The new Divorce, Dissolution and Separation Bill changes many aspects of the current divorce rules, including:

  • Keeping the sole ground for divorce as an irretrievable breakdown of the marriage
  • Removing the five facts supporting the ground for divorce
  • Removing fault or blame
  • Removing the ability to contest a divorce, dissolution or separation  
  • Petitions can be jointly submitted – allowing for an amicable divorce
  • Changing the divorce language. For example:
    • ‘Conditional Order’ will replace ‘Decree Nisi’
    • ‘Final Order’ will replace ‘Decree Absolute’
  • Introduce a minimum of 20 week period between the divorce application and the Conditional Order
  • Keep the six week period between the Conditional Order and Final Order

How long does no fault divorce take?

The time it takes to finalise a divorce will always vary, as there are a number of factors to consider.

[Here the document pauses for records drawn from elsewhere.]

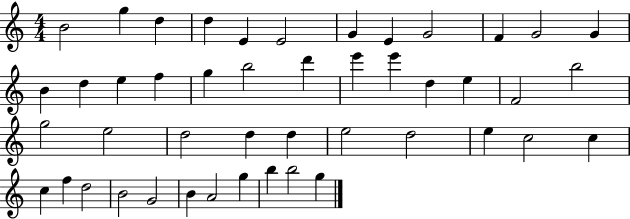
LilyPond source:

{
  \clef treble
  \numericTimeSignature
  \time 4/4
  \key c \major
  b'2 g''4 d''4 | d''4 e'4 e'2 | g'4 e'4 g'2 | f'4 g'2 g'4 | \break b'4 d''4 e''4 f''4 | g''4 b''2 d'''4 | e'''4 e'''4 d''4 e''4 | f'2 b''2 | \break g''2 e''2 | d''2 d''4 d''4 | e''2 d''2 | e''4 c''2 c''4 | \break c''4 f''4 d''2 | b'2 g'2 | b'4 a'2 g''4 | b''4 b''2 g''4 | \break \bar "|."
}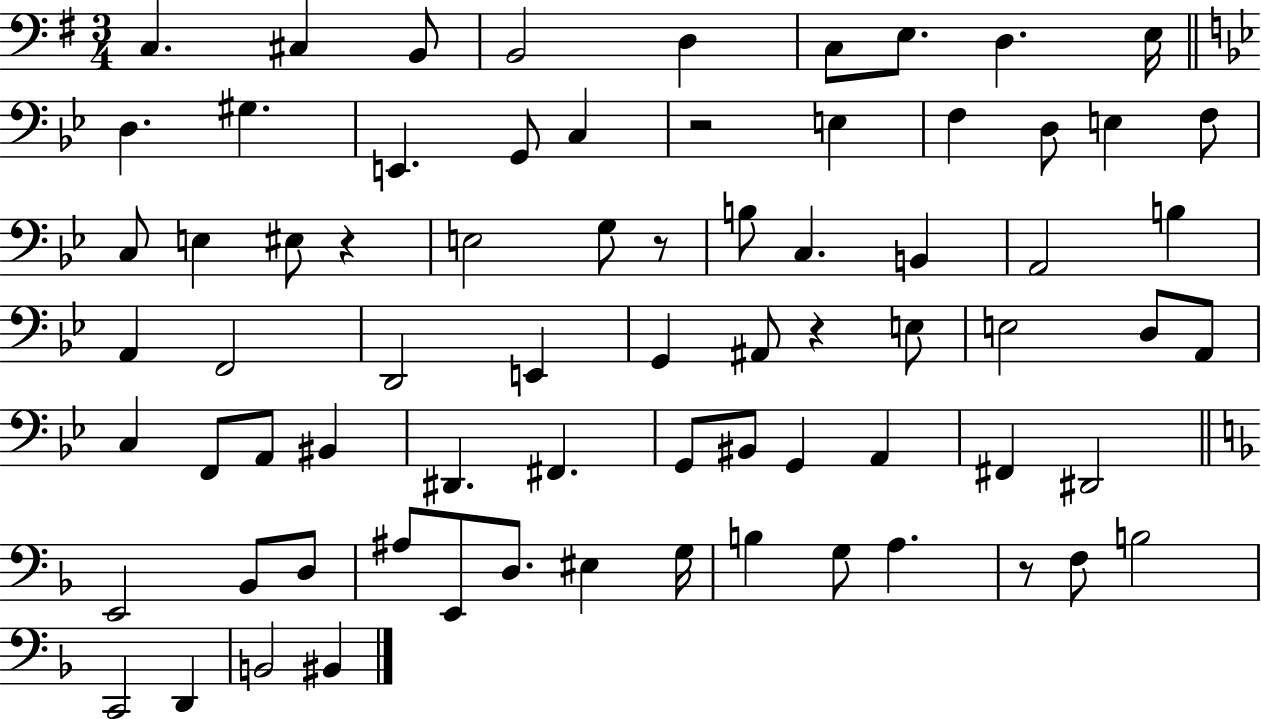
{
  \clef bass
  \numericTimeSignature
  \time 3/4
  \key g \major
  c4. cis4 b,8 | b,2 d4 | c8 e8. d4. e16 | \bar "||" \break \key bes \major d4. gis4. | e,4. g,8 c4 | r2 e4 | f4 d8 e4 f8 | \break c8 e4 eis8 r4 | e2 g8 r8 | b8 c4. b,4 | a,2 b4 | \break a,4 f,2 | d,2 e,4 | g,4 ais,8 r4 e8 | e2 d8 a,8 | \break c4 f,8 a,8 bis,4 | dis,4. fis,4. | g,8 bis,8 g,4 a,4 | fis,4 dis,2 | \break \bar "||" \break \key f \major e,2 bes,8 d8 | ais8 e,8 d8. eis4 g16 | b4 g8 a4. | r8 f8 b2 | \break c,2 d,4 | b,2 bis,4 | \bar "|."
}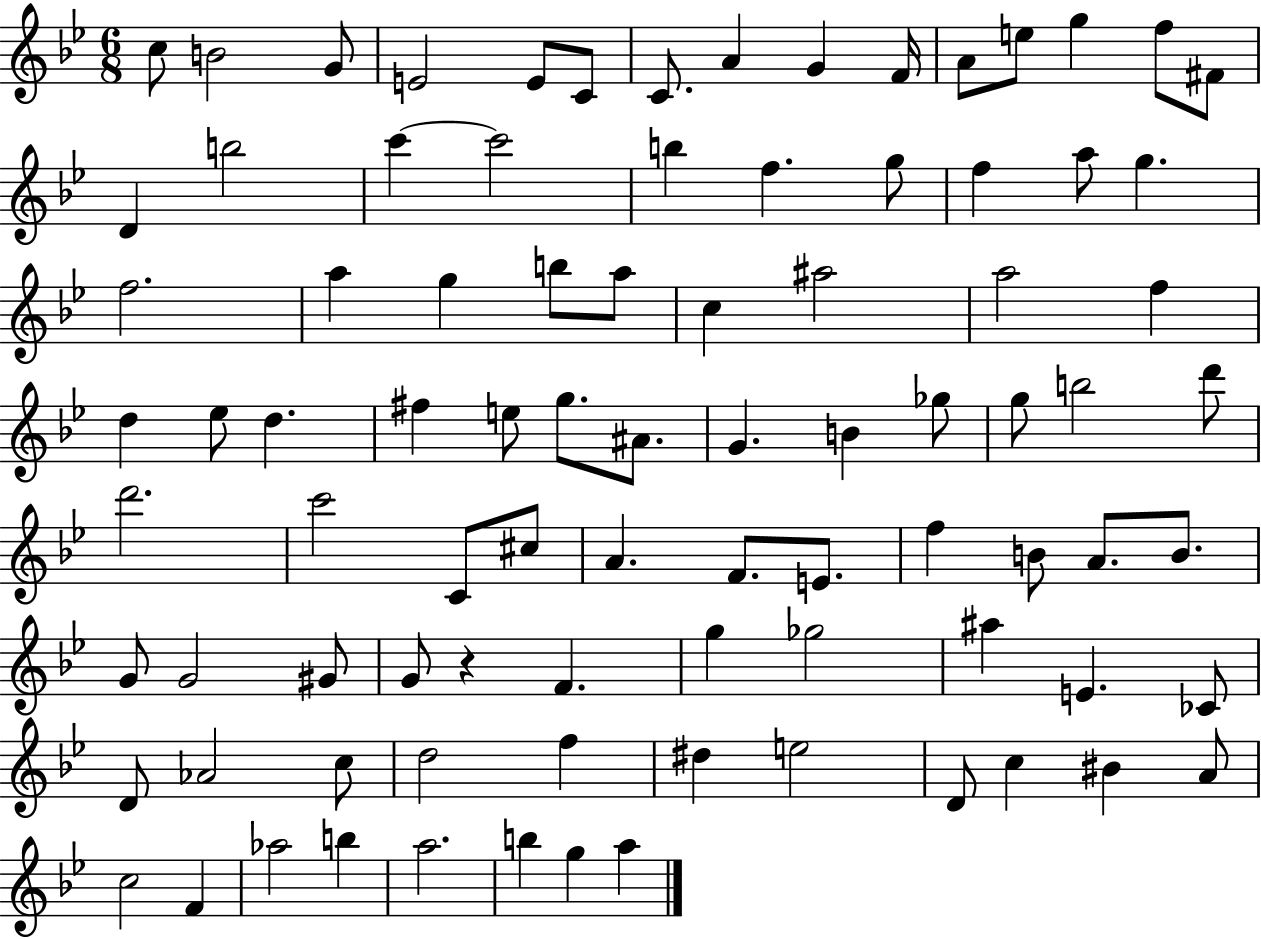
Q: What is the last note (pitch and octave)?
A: A5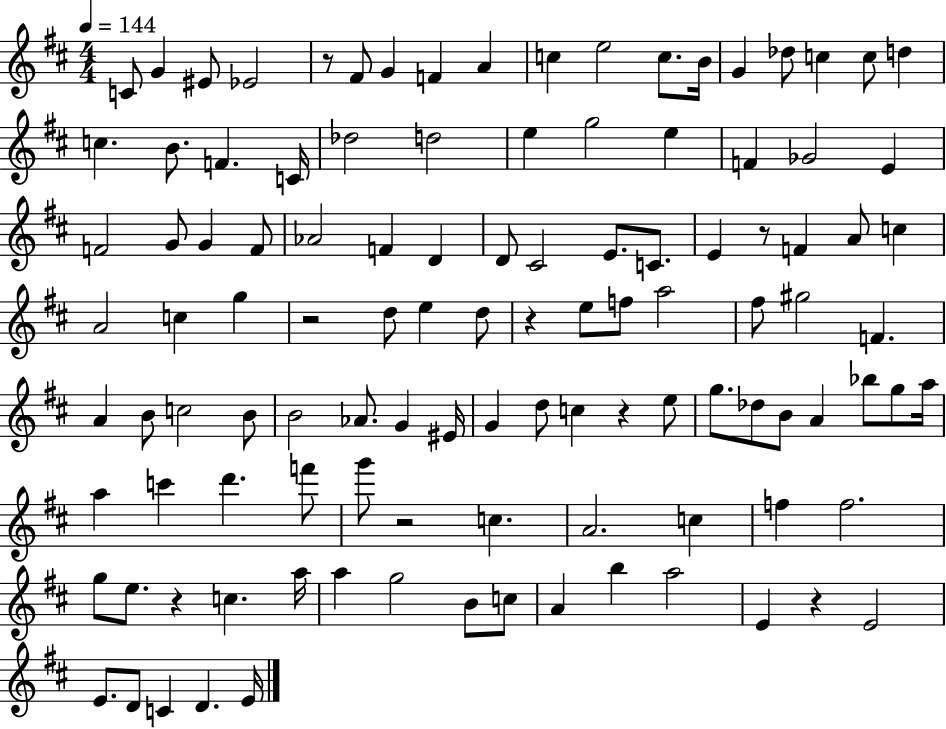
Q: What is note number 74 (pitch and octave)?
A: G5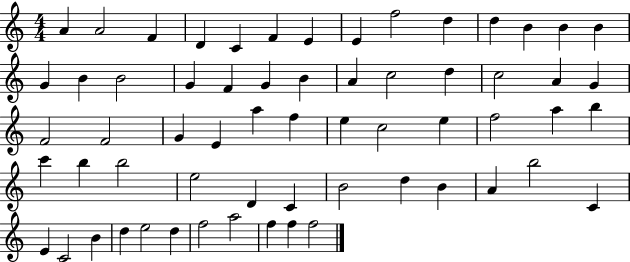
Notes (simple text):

A4/q A4/h F4/q D4/q C4/q F4/q E4/q E4/q F5/h D5/q D5/q B4/q B4/q B4/q G4/q B4/q B4/h G4/q F4/q G4/q B4/q A4/q C5/h D5/q C5/h A4/q G4/q F4/h F4/h G4/q E4/q A5/q F5/q E5/q C5/h E5/q F5/h A5/q B5/q C6/q B5/q B5/h E5/h D4/q C4/q B4/h D5/q B4/q A4/q B5/h C4/q E4/q C4/h B4/q D5/q E5/h D5/q F5/h A5/h F5/q F5/q F5/h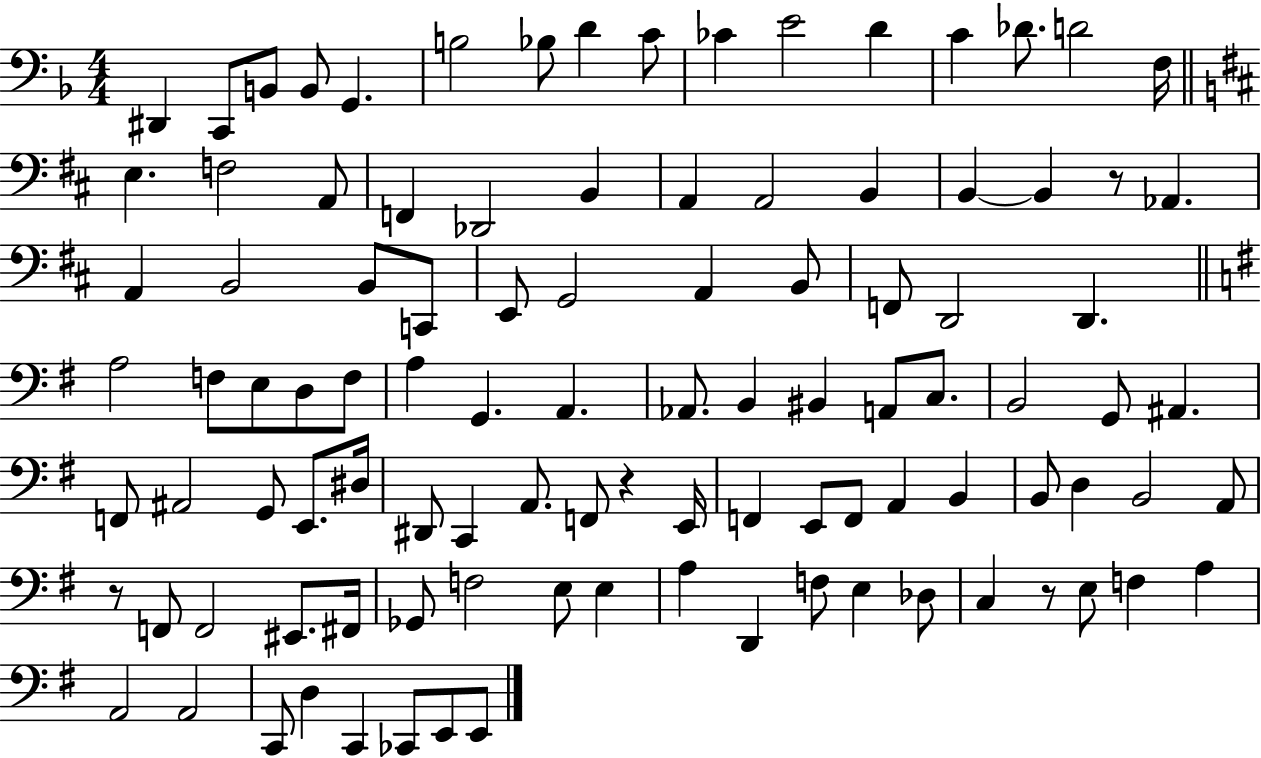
X:1
T:Untitled
M:4/4
L:1/4
K:F
^D,, C,,/2 B,,/2 B,,/2 G,, B,2 _B,/2 D C/2 _C E2 D C _D/2 D2 F,/4 E, F,2 A,,/2 F,, _D,,2 B,, A,, A,,2 B,, B,, B,, z/2 _A,, A,, B,,2 B,,/2 C,,/2 E,,/2 G,,2 A,, B,,/2 F,,/2 D,,2 D,, A,2 F,/2 E,/2 D,/2 F,/2 A, G,, A,, _A,,/2 B,, ^B,, A,,/2 C,/2 B,,2 G,,/2 ^A,, F,,/2 ^A,,2 G,,/2 E,,/2 ^D,/4 ^D,,/2 C,, A,,/2 F,,/2 z E,,/4 F,, E,,/2 F,,/2 A,, B,, B,,/2 D, B,,2 A,,/2 z/2 F,,/2 F,,2 ^E,,/2 ^F,,/4 _G,,/2 F,2 E,/2 E, A, D,, F,/2 E, _D,/2 C, z/2 E,/2 F, A, A,,2 A,,2 C,,/2 D, C,, _C,,/2 E,,/2 E,,/2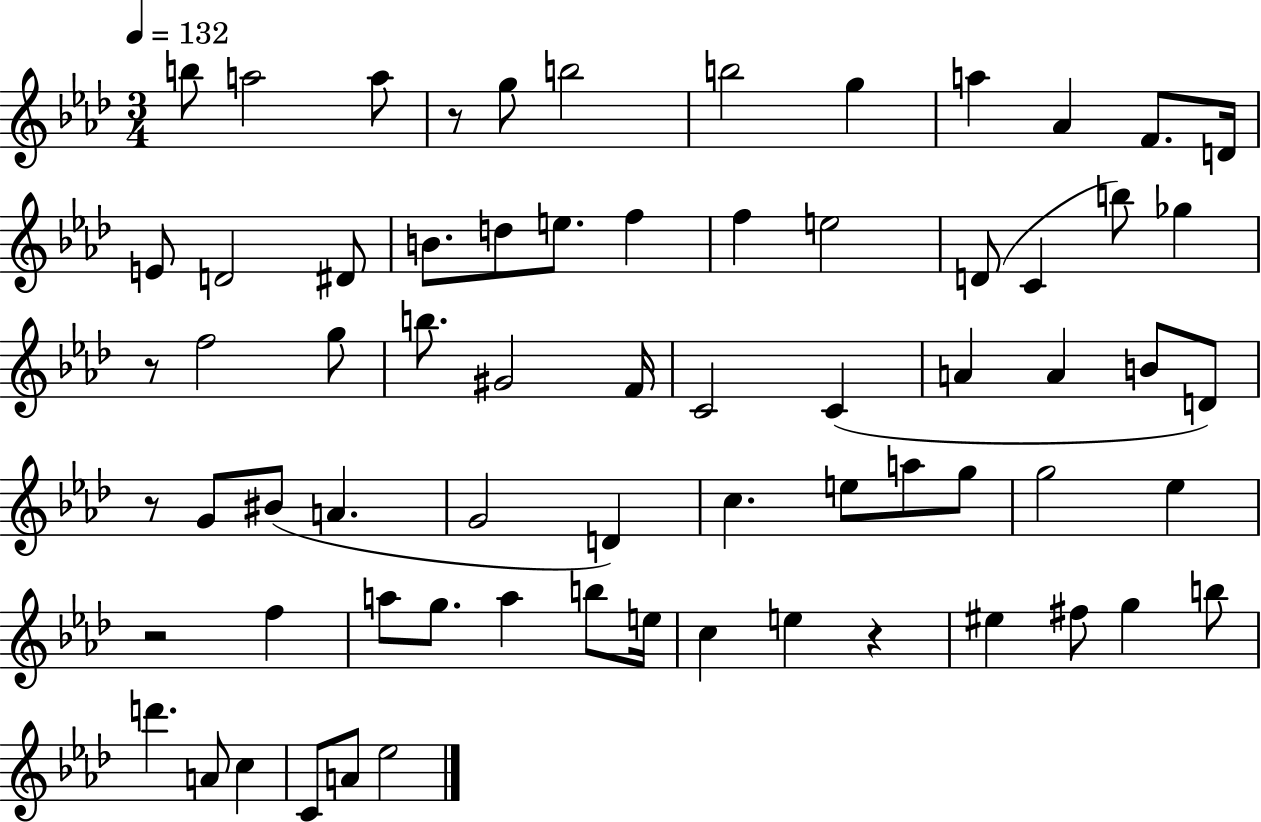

That being said, the introduction of no fault divorce should help to streamline the process.

Where previously spouses could contest a divorce, they are no longer able to do this, meaning there is potential for a complicated divorce to take significantly less time than it once might have. However, child arrangements and financial settlements are still in the picture, which could still cause considerable conflict between separating partners.

Furthermore, the new introduction of the minimum 20-week period between the divorce application and the Conditional Order, along with the six week period between the Conditional Order and Final Order, could extend the process. Despite this, for straightforward divorces, the average time will take near enough a total of six months for the divorce to be finalised.

Should you wait for no fault divorce?

Whether you choose to wait for no fault divorce depends entirely on your circumstances and whether you believe it would be more suitable to start divorce proceedings under the current rules, particularly if you and your separating spouse have decided on an amicable divorce.

If you believe your separating spouse may retaliate and choose to oppose divorce proceedings, it may be more appropriate to wait until no fault divorce is officially introduced and where they will be unable to challenge the petition.